MATTANEWS.CO,TULUNGAGUNG – Pemerintah kabupaten Tulungagung melalui Dinas Peternakan dan Kesehatan hewan mewaspadai terhadap kabar beredar penyakit kuku dan mulut (PMK) yang menyerang hewan ternak khususnya lembu.
Hal ini dilakukan sebagai upaya mendeteksi secara dini penularan penyakit tersebut yang diindikasikan tengah menjangkit di beberapa daerah Jawa Timur.
“Adanya kabar menjangkitnya penyakit kuku dan mulut yang menyerang sapi (Lembu.red) menjadi perhatian dan kita lakukan pengawasan ketat terhadap pasar hewan,” kata Kepala Dinas Peternakan dan Kesehatan hewan Kabupaten Tulungagung Mulyanto, S.Pt., M.M., Rabu (11/5/2022).
Mulyanto menambahkan, adanya kabar penularan PMK yang menyerang pada hewan ternak tersebut, pihaknya mengaku di wilayah Kabupaten Tulungagung belum ada tanda-tanda menjangkitnya penyakit tersebut.
Namun demikian, sebagai upaya mengantisipasi penularan penyakit PMK, pihaknya menginstruksikan kepada jajarannya agar meningkatkan kewaspadaan dan melakukan pengawasan terhadap hewan ternak khususnya pada lembu.
“Sejauh ini belum ada indikasi penularan tersebut, namun, kita wajib waspada dengan melakukan deteksi secara dini.

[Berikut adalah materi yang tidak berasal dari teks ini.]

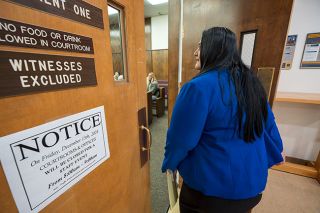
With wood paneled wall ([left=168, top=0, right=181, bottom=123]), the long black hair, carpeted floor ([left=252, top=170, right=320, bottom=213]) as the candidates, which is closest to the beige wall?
carpeted floor ([left=252, top=170, right=320, bottom=213])

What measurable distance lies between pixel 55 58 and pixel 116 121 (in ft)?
1.16

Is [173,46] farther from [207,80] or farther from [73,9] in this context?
[73,9]

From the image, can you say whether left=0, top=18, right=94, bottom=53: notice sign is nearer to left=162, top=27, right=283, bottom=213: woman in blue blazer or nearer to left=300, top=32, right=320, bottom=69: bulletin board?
left=162, top=27, right=283, bottom=213: woman in blue blazer

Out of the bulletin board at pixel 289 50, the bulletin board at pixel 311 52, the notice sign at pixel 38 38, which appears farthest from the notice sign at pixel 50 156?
the bulletin board at pixel 311 52

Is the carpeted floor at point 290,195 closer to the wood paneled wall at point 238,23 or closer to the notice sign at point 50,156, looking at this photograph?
the wood paneled wall at point 238,23

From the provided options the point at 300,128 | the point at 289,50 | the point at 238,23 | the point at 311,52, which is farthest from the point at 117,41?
the point at 300,128

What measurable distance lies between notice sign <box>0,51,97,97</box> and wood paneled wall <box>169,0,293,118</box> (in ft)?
4.08

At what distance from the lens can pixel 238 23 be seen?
4.38 feet

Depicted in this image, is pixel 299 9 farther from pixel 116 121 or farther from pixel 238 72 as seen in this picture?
pixel 116 121

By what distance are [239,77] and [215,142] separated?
1.10 feet

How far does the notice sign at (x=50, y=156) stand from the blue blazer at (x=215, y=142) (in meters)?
0.38

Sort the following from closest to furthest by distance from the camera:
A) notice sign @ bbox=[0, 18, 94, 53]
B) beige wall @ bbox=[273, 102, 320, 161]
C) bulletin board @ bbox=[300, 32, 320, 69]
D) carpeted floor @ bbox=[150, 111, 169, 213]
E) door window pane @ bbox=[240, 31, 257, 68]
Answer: notice sign @ bbox=[0, 18, 94, 53], door window pane @ bbox=[240, 31, 257, 68], carpeted floor @ bbox=[150, 111, 169, 213], bulletin board @ bbox=[300, 32, 320, 69], beige wall @ bbox=[273, 102, 320, 161]

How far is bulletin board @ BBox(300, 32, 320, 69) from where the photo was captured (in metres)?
1.77

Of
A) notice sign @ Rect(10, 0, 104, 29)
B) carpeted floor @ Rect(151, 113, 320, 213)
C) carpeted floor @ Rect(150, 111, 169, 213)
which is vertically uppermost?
notice sign @ Rect(10, 0, 104, 29)
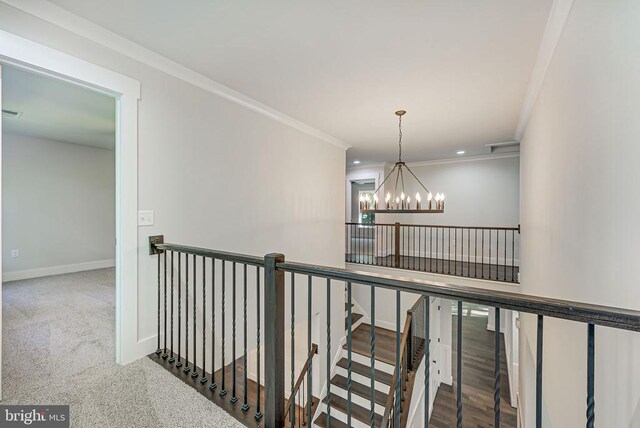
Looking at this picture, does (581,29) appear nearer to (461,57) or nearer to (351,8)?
(461,57)

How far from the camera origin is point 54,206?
4.98m

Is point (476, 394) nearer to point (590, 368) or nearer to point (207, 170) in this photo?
point (590, 368)

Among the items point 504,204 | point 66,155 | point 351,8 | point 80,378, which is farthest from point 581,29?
point 66,155

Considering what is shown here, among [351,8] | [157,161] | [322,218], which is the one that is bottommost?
[322,218]

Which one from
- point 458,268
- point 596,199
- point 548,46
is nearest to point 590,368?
point 596,199

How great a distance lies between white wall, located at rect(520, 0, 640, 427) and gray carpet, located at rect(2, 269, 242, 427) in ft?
6.15

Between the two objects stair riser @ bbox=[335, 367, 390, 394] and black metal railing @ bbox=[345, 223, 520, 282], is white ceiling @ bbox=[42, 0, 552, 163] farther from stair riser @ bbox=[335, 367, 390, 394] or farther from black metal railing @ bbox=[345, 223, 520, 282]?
stair riser @ bbox=[335, 367, 390, 394]

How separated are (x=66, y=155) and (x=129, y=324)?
4793 mm

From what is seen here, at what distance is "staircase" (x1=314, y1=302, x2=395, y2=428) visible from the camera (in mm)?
4754

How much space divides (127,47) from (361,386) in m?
5.98

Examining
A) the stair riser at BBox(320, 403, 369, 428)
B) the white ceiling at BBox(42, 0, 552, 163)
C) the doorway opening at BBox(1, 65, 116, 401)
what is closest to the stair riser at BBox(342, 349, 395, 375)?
the stair riser at BBox(320, 403, 369, 428)

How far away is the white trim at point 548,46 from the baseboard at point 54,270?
24.1 ft

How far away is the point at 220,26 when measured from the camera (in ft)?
6.48

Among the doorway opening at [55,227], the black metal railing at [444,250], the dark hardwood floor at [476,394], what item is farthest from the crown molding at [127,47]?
the dark hardwood floor at [476,394]
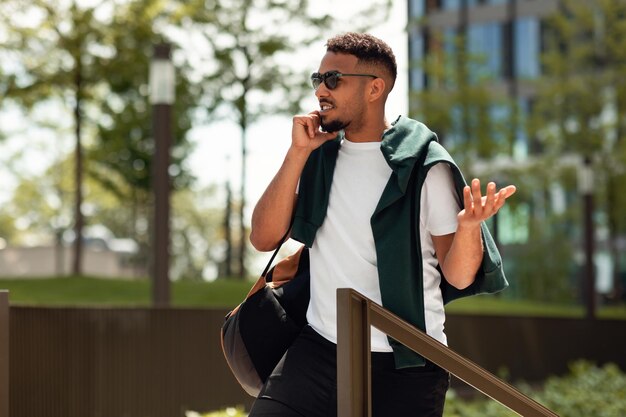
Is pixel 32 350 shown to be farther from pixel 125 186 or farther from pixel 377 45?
pixel 125 186

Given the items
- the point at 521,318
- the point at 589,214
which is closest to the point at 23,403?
the point at 521,318

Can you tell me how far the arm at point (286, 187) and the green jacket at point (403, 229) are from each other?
5 cm

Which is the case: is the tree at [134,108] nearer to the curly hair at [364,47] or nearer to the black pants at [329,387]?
the curly hair at [364,47]

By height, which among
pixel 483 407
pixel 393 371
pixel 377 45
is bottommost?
pixel 483 407

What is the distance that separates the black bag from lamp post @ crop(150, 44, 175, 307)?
7.64 m

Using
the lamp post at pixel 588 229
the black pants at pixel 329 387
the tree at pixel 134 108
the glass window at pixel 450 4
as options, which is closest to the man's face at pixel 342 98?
the black pants at pixel 329 387

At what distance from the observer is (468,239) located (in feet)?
10.3

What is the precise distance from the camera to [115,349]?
9312 mm

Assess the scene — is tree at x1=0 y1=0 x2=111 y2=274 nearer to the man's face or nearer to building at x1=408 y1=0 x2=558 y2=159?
the man's face

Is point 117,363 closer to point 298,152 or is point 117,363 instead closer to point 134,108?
point 298,152

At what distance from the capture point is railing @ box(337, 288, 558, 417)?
284 cm

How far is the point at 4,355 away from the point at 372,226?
103 centimetres

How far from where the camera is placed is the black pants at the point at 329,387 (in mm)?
3199

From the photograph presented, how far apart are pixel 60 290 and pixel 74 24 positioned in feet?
18.7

Selain itu, dengan memberikan sosialisasi maupun edukasi pada masyarakat,” tambahnya.
“Tidak menutup kemungkinan bilamana ada laporan masyarakat kita akan datang ke lokasi itu guna mengambil sampel lalu dilakukan uji laboratorium dengan begitu mengetahui tanda-tanda klinisnya,” imbuhnya.
Lebih lanjut Mulyanto menjelaskan, sejauh ini di beberapa tempat pasar hewan masih dalam kondisi aman dari penularan PMK.
Seperti diketahui, selama ini hewan ternak khususnya lembu yang diperjualbelikan di Tulungagung masih berasal dari wilayah sekitar diantaranya Blitar, Trenggalek, dan Kediri.
“Masih aman, hewan ternak yang dijual di pasar hewan lokalan sekitar saja belum ada berasal dari kota maupun kabupaten yang diindikasikan terjadi penularan PMK,” terangnya.
“Sedangkan pengawasan pada hewan ternak yang masuk di wilayah Tulungagung khususnya pada pasar hewan kita lakukan pengawasan lebih ketat lagi,” sambungnya.
Sejauh ini indikasi kasus penularan PMK, lebih dalam Mulyanto memaparkan bilamana terjangkit wabah tersebut maka pihak terkait akan melakukan proteksi sehingga tidak sampai pada suatu daerah yang sedang terjadi wabah tersebut.
“Sangat berbeda jika pada zona bebas adapun dimaksud wilayah penularan, untuk hewan ternaknya juga bisa ke luar daerah untuk diperjualbelikan,” tukasnya.